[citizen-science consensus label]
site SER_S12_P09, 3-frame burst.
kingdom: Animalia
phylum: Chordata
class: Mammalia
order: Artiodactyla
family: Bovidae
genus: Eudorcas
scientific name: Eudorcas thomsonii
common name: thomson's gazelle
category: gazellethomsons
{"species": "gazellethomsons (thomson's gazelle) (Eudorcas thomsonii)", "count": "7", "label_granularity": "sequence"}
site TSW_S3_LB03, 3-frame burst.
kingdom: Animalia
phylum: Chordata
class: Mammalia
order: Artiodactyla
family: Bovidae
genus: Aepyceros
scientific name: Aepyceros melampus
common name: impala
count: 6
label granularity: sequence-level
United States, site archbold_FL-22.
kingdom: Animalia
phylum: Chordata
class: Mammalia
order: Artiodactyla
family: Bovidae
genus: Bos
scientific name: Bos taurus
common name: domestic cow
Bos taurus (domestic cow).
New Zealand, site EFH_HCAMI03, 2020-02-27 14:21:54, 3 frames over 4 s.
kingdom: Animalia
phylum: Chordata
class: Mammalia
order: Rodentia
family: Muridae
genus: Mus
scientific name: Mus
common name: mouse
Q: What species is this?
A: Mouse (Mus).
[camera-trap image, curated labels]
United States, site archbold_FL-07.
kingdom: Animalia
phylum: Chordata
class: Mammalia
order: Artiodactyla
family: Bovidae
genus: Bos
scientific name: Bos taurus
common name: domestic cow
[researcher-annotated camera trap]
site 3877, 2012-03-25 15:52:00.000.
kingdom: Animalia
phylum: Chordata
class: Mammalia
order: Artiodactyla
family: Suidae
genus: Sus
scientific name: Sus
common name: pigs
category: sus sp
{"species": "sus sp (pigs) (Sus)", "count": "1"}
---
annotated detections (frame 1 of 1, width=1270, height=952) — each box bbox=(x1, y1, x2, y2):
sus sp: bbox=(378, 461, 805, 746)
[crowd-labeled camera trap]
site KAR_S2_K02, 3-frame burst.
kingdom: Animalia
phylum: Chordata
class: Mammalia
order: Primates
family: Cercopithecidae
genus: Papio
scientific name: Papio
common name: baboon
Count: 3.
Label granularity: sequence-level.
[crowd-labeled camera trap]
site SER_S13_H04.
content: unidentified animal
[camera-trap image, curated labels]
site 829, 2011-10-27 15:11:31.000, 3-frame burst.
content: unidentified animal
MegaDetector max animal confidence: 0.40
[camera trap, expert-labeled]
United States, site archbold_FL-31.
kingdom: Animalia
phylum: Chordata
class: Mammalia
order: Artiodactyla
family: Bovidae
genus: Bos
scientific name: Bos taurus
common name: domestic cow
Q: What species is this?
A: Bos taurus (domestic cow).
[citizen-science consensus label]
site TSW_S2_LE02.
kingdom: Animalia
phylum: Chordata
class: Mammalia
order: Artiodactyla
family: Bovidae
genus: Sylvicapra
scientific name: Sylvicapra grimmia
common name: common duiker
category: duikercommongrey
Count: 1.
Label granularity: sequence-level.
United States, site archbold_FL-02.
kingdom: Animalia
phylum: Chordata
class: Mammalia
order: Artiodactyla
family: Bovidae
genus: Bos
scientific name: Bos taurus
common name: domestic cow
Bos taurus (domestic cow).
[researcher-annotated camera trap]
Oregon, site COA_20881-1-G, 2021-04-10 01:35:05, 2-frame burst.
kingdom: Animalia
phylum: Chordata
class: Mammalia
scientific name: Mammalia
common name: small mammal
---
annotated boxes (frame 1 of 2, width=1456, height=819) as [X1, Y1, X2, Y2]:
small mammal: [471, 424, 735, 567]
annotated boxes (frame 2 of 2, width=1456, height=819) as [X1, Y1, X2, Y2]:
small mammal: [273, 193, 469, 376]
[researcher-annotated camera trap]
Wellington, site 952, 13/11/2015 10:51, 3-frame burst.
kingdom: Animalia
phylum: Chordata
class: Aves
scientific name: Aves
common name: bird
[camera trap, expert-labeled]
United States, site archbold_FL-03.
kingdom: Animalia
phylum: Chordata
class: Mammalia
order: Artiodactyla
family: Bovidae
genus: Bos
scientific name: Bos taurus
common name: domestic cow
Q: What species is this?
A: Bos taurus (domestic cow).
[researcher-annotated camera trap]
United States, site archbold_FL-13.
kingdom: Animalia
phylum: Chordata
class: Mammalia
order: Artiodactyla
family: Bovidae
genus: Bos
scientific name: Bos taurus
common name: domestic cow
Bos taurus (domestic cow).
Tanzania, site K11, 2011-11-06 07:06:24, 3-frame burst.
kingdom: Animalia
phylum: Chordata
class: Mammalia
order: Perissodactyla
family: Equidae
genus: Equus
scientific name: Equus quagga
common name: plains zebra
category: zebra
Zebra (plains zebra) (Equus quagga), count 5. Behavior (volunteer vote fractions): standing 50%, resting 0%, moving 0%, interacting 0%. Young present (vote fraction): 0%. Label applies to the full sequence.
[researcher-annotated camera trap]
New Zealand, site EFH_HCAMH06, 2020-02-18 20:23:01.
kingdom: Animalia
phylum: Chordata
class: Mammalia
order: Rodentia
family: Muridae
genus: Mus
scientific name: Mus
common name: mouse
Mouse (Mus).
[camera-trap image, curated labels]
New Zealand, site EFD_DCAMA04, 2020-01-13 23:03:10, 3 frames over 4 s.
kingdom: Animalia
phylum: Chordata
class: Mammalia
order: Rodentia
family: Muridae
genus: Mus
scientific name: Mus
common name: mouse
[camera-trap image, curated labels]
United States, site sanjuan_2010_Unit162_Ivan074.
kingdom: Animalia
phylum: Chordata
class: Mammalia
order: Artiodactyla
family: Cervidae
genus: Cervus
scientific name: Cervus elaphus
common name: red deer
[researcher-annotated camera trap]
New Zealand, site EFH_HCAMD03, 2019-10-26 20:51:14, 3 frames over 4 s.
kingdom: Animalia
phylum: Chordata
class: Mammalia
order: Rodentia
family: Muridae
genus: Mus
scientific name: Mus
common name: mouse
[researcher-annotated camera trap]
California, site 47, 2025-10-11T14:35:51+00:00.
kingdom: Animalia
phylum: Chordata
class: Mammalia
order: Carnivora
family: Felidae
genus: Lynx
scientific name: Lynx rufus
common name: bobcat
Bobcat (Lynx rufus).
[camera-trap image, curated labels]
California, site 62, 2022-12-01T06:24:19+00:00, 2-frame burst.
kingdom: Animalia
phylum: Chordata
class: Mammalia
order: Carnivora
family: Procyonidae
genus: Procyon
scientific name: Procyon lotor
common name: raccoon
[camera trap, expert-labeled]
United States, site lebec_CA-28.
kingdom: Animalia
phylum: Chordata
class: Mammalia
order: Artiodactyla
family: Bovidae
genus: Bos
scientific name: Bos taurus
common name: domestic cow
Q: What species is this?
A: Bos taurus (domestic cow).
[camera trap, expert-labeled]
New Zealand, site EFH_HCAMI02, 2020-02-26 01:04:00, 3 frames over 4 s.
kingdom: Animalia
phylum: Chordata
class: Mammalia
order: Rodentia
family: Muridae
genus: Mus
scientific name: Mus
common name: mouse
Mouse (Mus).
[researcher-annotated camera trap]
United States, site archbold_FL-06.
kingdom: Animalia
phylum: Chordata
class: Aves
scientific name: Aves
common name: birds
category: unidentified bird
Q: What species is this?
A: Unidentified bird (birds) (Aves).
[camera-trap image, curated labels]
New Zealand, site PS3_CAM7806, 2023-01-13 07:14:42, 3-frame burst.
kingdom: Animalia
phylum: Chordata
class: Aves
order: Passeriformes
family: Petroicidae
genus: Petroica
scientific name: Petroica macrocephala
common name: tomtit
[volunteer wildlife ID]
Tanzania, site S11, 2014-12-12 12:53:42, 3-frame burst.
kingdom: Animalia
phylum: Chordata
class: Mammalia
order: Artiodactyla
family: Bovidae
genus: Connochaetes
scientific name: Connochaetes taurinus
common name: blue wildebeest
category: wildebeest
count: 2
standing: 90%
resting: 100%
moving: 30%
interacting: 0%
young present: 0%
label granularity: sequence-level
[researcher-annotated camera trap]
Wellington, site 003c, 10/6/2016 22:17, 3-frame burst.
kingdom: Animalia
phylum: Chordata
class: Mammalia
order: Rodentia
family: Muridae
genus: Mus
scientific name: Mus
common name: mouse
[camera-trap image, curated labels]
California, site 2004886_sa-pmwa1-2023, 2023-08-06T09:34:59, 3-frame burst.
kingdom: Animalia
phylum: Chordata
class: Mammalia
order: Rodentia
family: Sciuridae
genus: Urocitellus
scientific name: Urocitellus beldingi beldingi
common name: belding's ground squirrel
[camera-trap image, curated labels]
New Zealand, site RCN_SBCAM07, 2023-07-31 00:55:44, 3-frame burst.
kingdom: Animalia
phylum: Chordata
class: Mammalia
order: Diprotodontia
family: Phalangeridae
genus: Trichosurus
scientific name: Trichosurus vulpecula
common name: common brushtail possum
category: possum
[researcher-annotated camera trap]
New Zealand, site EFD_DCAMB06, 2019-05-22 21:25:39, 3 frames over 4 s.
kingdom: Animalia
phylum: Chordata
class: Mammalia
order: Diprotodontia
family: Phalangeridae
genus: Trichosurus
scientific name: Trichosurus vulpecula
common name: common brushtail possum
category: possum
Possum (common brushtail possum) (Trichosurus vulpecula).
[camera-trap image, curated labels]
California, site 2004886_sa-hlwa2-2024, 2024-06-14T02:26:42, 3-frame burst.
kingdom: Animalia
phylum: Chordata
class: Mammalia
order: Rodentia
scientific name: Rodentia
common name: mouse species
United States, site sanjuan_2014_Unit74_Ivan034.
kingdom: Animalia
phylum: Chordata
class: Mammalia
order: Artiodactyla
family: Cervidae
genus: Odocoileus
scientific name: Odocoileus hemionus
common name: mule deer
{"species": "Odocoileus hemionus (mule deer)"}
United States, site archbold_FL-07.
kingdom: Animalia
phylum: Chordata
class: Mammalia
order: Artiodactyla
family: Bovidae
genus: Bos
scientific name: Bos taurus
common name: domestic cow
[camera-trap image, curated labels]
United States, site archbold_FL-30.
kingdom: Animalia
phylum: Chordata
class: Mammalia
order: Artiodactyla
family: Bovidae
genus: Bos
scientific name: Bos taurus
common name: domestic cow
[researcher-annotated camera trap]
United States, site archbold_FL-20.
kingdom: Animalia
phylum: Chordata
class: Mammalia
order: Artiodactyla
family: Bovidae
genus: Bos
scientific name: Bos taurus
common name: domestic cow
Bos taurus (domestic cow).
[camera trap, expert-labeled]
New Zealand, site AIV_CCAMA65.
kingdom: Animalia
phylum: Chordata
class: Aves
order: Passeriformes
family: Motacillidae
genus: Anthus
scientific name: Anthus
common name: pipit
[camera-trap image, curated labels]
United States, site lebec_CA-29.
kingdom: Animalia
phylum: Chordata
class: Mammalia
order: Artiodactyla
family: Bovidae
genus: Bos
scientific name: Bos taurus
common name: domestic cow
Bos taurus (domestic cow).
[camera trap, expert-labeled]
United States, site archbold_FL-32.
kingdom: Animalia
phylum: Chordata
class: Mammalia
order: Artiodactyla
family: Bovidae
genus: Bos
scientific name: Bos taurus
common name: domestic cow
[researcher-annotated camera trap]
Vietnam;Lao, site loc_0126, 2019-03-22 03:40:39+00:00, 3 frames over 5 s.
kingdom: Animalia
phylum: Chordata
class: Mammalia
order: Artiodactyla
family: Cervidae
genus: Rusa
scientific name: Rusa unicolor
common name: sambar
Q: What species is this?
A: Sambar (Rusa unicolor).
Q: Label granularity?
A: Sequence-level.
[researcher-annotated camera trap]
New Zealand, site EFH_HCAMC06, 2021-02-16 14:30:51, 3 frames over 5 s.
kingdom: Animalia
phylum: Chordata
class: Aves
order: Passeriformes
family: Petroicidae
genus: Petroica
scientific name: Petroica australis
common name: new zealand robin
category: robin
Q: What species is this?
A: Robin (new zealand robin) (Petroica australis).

━━━━━━

Using only the entries above, output the line with "California, site 62, 2022-12-01T06:24:19+00:00, 2-frame", the line with "Wellington, site 003c, 10/6/2016", and all lines between them, exactly as they stand.

RESULT OF THIS EXERCISE =
California, site 62, 2022-12-01T06:24:19+00:00, 2-frame burst.
kingdom: Animalia
phylum: Chordata
class: Mammalia
order: Carnivora
family: Procyonidae
genus: Procyon
scientific name: Procyon lotor
common name: raccoon
[camera trap, expert-labeled]
United States, site lebec_CA-28.
kingdom: Animalia
phylum: Chordata
class: Mammalia
order: Artiodactyla
family: Bovidae
genus: Bos
scientific name: Bos taurus
common name: domestic cow
Q: What species is this?
A: Bos taurus (domestic cow).
[camera trap, expert-labeled]
New Zealand, site EFH_HCAMI02, 2020-02-26 01:04:00, 3 frames over 4 s.
kingdom: Animalia
phylum: Chordata
class: Mammalia
order: Rodentia
family: Muridae
genus: Mus
scientific name: Mus
common name: mouse
Mouse (Mus).
[researcher-annotated camera trap]
United States, site archbold_FL-06.
kingdom: Animalia
phylum: Chordata
class: Aves
scientific name: Aves
common name: birds
category: unidentified bird
Q: What species is this?
A: Unidentified bird (birds) (Aves).
[camera-trap image, curated labels]
New Zealand, site PS3_CAM7806, 2023-01-13 07:14:42, 3-frame burst.
kingdom: Animalia
phylum: Chordata
class: Aves
order: Passeriformes
family: Petroicidae
genus: Petroica
scientific name: Petroica macrocephala
common name: tomtit
[volunteer wildlife ID]
Tanzania, site S11, 2014-12-12 12:53:42, 3-frame burst.
kingdom: Animalia
phylum: Chordata
class: Mammalia
order: Artiodactyla
family: Bovidae
genus: Connochaetes
scientific name: Connochaetes taurinus
common name: blue wildebeest
category: wildebeest
count: 2
standing: 90%
resting: 100%
moving: 30%
interacting: 0%
young present: 0%
label granularity: sequence-level
[researcher-annotated camera trap]
Wellington, site 003c, 10/6/2016 22:17, 3-frame burst.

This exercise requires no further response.